YOUR TASKS:
a) From the passage on renal involvement in children with dengue, list every finding that qualified a patient as having renal involvement, with the threshold the passage gives for each.
b) Write the next part of the passage on renal involvement in children with dengue, picking up after its last sentence.

PASSAGE:
Early recognition of renal complications is crucial, as timely intervention can improve outcomes and prevent long-term sequelae. Despite its clinical significance, data on the spectrum and risk factors of renal involvement in children with dengue in the Indian subcontinent remain limited. Most available evidence is derived from adult cohorts or mixed populations, with fewer paediatric-focused studies.^[10–12] In this context, we conducted a prospective study in children diagnosed with dengue fever at a tertiary care hospital. The primary objectives of this study were to describe the clinical spectrum of renal involvement in paediatric dengue and to identify the risk factors associated with its development.

Methods

This study was conducted at a tertiary care centre in northern India over a period of 9 months after approval from the institutional ethics committee. All the patients up to 18 years of age with a confirmed diagnosis of dengue between 1st March 2025 and 30th November 2025 were included. All the clinical and demographic details were recorded on a pre-designed proforma. Informed consent was obtained from parents/caregivers of all the participants, while assent was taken from those 7 years and above.

Dengue was diagnosed based on WHO criteria, that is, presence of clinical features plus either detection of NS1 antigen by ELISA/RDT or seroconversion/four-fold increase in antibody titre.^[13] Only confirmed dengue cases were included in the analysis. Patients with incomplete records or those having preexisting chronic kidney disease were excluded from the study. Severity of dengue was graded as per WHO guidelines into dengue without warning signs, dengue with warning signs and severe dengue.^[14]

Renal involvement was considered when a patient had either one or more of these findings: presence of proteinuria (urine protein ≥1+; 30 mg/dL) by dipstick, haematuria (urine RBC ≥5 per high power field in a fresh centrifuged specimen) or AKI. AKI was defined based on Kidney Disease: Improving Global Outcome (KDIGO) criteria as an increase in serum creatinine (SCr) of ≥0.3 mg/dL within 48 h or a rise to ≥1.5 times the baseline, which is known or presumed to have occurred within the prior 7 days.^[15] Baseline SCr was defined as the lowest available value within the preceding 3 months.

In children without prior creatinine measurements, baseline creatinine was estimated by back-calculating from an assumed age-appropriate eGFR using the bedside Schwartz equation. AKI severity was further classified into Stages 1–3 as per KDIGO criteria.^[15] Estimated glomerular filtration rate (eGFR) was calculated by using the bedside Schwartz equation (<18 years), that is, 0.413 × ht (cm)/SCr (mg/dL).^[15] All the patients were investigated and managed as per hospital protocol.

LISTED RECORDS:
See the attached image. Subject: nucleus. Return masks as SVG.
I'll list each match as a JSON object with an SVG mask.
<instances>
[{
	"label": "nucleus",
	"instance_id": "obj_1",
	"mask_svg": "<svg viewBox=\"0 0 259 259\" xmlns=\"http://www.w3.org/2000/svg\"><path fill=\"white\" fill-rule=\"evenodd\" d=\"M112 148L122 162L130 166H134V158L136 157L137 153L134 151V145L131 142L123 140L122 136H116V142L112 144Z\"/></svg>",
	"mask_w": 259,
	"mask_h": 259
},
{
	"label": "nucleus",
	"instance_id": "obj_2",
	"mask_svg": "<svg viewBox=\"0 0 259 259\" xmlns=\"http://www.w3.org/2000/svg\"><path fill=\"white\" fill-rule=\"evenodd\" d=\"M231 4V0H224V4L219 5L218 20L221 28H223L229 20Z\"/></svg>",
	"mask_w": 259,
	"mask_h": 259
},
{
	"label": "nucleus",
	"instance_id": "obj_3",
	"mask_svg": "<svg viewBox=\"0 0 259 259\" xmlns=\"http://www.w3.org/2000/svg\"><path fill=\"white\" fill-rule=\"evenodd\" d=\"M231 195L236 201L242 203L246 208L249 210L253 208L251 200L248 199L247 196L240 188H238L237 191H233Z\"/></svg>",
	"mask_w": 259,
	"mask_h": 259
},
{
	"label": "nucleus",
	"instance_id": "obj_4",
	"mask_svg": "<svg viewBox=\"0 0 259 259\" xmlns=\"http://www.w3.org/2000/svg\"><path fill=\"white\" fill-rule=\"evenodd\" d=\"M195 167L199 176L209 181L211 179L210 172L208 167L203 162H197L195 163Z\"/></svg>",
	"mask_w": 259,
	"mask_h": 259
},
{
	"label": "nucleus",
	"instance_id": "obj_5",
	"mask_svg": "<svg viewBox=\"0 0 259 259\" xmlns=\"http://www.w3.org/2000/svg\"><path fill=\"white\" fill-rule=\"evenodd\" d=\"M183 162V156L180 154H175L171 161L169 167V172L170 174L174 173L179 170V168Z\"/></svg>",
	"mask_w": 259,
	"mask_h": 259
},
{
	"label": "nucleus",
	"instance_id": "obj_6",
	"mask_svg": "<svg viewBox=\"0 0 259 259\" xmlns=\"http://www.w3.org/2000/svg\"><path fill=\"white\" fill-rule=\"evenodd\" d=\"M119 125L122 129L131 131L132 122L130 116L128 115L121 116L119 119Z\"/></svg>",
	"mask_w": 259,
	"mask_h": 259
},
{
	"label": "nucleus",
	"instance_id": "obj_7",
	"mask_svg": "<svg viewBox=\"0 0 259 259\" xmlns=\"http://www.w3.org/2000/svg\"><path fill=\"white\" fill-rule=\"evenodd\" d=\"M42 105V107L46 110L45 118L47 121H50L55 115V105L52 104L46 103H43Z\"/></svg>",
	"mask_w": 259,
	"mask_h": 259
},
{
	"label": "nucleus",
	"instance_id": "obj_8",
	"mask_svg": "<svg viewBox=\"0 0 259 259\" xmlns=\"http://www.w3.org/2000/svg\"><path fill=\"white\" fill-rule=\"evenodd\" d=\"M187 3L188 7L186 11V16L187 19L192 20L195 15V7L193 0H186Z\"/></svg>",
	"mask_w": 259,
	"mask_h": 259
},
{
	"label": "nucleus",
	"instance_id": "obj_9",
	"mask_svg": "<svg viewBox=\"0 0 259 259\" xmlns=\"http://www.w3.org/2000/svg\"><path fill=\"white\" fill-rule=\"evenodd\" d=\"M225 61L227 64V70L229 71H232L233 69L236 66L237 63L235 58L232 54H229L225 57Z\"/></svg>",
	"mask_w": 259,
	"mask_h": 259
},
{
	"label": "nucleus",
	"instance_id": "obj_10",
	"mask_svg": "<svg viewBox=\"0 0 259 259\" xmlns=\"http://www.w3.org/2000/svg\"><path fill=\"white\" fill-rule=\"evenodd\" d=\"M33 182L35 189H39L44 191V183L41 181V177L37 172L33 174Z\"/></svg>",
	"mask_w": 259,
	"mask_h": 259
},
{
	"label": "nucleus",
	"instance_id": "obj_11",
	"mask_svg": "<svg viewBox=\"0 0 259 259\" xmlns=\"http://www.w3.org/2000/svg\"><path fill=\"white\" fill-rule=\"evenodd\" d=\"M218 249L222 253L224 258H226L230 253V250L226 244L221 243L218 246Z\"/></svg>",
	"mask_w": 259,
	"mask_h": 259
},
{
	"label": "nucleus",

ANSWERS FOR EACH ITEM:
a)
- Proteinuria: urine protein ≥1+ (30 mg/dL) by dipstick
- Haematuria: urine RBC ≥5 per high power field in a fresh centrifuged specimen
- AKI (acute kidney injury) by KDIGO criteria: a rise in serum creatinine of ≥0.3 mg/dL within 48 h, or a rise to ≥1.5 times baseline known or presumed to have occurred within the prior 7 days

b)
Descriptive statistics were used to summarise baseline values and demographic data. Qualitative variables were presented as frequencies and proportions. For quantitative variables, assessment of normality was performed using the Shapiro-Wilk test together with visual inspection of histograms and Q-Q plots. Variables showing normal distribution were expressed as mean (standard deviation), whereas skewed variables were summarised using median (Interquartile range). Comparison of categorical variables between two groups (renal involvement vs. no renal involvement) was done using χ²-test or Fisher’s exact tests as appropriate, and the independent Student’s t-test/Mann-Whitney U test (based on normality) was used for analysing continuous data. For assessment of predictors of renal involvement, all the variables with a P < .1 were added in the multiple regression model. A P value of <.05 was considered significant for all inferential analyses in the study. IBM SPSS Statistics for Windows, Version 27.0 (IBM Corp., Armonk, NY, USA) was used for compiling and analysing data.

Ethics

All procedures performed in this study involving human participants were in accordance with the ethical standards of the institutional and national research committee at which the study was conducted (approval number-IEC/2025/AIR/85) and with the 1964 Helsinki declaration and its later amendments or comparable ethical standards.

Results

Baseline Characteristics

A total of 152 children with dengue were included in the study [Table 1], with a male-to-female ratio of 1.7:1 (62.5% males). The median age was 108 months (IQR: 84–168), with the youngest being 2 months old and the oldest being 17 years. Among these, 12.5% (n = 19) had dengue without warning signs, 48% (n = 73) had dengue with warning signs, and 39.5% (n = 60) had severe dengue. The most common clinical feature was the presence of bleeding manifestation in nearly half (45.4%, n = 69) of subjects, followed by fever (40.1%) and hepatomegaly (mild to moderate, 29.6%). More than half of the patients (55.9%) required ICU admission, nine (5.9%) patients required mechanical ventilation, and inotropes were used in 16 (10.5%).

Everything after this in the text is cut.